An uneasy international coalition of postal service’s willing, I will at some point in the not too distant future be one of the 300 owners of this limited run vinyl ring in which the album is imprinted. Purchase through Kit or the bandcamp.

TRACK | Amy Annelle – Buckskin Stallion Blues (Townes Van Zandt)

5/5 golden merles

It is with rare exception that a cover is featured here. And usually only if it takes things in a strange and inventive direction, or I hadn’t ever heard the original.

Despite being a fan of Townes and very much loving classics like “Waiting Around To Die” and “Pancho and Lefty,” somehow managed to evade this track prior to hearing the Amy Annelle rendition.

I have written about Annelle previously, and her criminally underrated 2010 album The Cimarron Banks.

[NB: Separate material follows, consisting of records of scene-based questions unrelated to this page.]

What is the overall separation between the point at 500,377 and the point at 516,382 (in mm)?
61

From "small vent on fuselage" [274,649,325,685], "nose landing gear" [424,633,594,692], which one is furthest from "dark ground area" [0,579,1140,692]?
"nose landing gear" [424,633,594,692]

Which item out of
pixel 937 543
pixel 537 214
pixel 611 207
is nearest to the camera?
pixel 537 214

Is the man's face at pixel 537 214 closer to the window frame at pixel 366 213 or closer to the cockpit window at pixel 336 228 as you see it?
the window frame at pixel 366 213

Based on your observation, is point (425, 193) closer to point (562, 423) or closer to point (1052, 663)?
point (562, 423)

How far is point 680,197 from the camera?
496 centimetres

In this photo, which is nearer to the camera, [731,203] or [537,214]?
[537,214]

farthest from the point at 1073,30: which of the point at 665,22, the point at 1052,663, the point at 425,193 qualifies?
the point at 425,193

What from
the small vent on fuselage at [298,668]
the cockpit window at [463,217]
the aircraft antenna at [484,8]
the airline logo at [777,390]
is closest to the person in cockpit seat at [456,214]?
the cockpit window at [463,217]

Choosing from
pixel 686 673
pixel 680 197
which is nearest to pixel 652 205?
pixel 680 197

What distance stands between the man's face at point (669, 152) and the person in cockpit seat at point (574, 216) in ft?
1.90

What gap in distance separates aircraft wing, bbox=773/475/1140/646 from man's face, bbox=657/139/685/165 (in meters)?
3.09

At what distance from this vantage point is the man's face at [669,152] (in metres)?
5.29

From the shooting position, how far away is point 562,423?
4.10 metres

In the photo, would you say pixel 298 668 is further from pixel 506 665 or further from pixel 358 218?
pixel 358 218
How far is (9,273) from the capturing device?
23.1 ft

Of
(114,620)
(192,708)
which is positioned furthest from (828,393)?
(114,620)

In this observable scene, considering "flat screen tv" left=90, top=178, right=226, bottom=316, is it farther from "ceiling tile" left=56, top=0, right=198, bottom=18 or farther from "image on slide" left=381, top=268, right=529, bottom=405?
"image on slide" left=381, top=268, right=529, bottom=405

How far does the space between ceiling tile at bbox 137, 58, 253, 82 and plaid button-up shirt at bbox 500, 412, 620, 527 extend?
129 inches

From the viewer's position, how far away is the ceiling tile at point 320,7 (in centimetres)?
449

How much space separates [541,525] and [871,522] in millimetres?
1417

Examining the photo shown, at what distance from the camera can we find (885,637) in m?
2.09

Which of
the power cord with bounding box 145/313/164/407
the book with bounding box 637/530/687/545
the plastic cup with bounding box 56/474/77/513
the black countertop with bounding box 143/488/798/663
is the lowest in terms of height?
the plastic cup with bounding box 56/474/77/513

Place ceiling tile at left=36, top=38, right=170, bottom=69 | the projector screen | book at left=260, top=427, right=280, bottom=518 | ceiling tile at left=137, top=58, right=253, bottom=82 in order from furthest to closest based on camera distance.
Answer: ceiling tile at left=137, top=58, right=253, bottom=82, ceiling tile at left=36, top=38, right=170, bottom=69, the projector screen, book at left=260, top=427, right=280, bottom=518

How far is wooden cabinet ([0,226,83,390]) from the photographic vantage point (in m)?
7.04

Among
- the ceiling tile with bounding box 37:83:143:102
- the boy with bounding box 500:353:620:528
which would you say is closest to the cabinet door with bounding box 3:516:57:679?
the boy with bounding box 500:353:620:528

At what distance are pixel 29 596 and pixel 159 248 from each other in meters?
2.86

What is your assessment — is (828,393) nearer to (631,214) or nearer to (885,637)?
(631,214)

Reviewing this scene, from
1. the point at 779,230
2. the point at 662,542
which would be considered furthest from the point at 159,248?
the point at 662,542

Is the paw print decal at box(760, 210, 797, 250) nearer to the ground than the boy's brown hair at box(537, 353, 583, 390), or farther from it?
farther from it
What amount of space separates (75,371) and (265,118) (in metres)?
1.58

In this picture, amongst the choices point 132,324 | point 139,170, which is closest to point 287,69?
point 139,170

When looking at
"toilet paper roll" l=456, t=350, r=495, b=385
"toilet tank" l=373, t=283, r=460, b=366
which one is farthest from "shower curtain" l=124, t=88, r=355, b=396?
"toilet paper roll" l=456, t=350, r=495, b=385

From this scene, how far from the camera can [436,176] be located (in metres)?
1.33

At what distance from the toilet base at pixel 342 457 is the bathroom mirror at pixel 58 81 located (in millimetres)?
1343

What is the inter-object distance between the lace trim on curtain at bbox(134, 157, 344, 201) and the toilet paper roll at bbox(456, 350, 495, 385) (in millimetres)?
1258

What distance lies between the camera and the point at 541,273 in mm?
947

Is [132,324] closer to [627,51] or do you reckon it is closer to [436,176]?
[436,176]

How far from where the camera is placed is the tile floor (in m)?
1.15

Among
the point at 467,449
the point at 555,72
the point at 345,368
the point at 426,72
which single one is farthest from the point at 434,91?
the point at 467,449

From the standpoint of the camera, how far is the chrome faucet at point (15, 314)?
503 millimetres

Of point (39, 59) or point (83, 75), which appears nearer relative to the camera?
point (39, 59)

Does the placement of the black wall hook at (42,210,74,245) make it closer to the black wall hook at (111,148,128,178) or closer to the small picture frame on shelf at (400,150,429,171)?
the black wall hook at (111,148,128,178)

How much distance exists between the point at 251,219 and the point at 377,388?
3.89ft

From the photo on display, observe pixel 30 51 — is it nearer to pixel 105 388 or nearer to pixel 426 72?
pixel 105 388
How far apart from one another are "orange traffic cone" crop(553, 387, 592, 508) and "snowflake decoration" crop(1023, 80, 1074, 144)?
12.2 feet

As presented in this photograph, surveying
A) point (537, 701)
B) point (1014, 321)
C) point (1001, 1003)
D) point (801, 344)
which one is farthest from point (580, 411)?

Here that voice and method is combined with Townes songwriting in a era-spanning idyllic Americana partnership.

There may be plenty of Greenland sharks older than this nation, roughly 250-500 years in age. But within our nascent eons, and just either side of what appears to be the pinnacle of whatever it was supposed to be, this must be one of the finest collaborations to take place across the empire.

The Great Unveiling also features covers from other greats like Ray Davies, Billie Holiday, and Neil Young, and is only modestly requesting a $7.00 increment from wherever you store the digital representation of your wealth.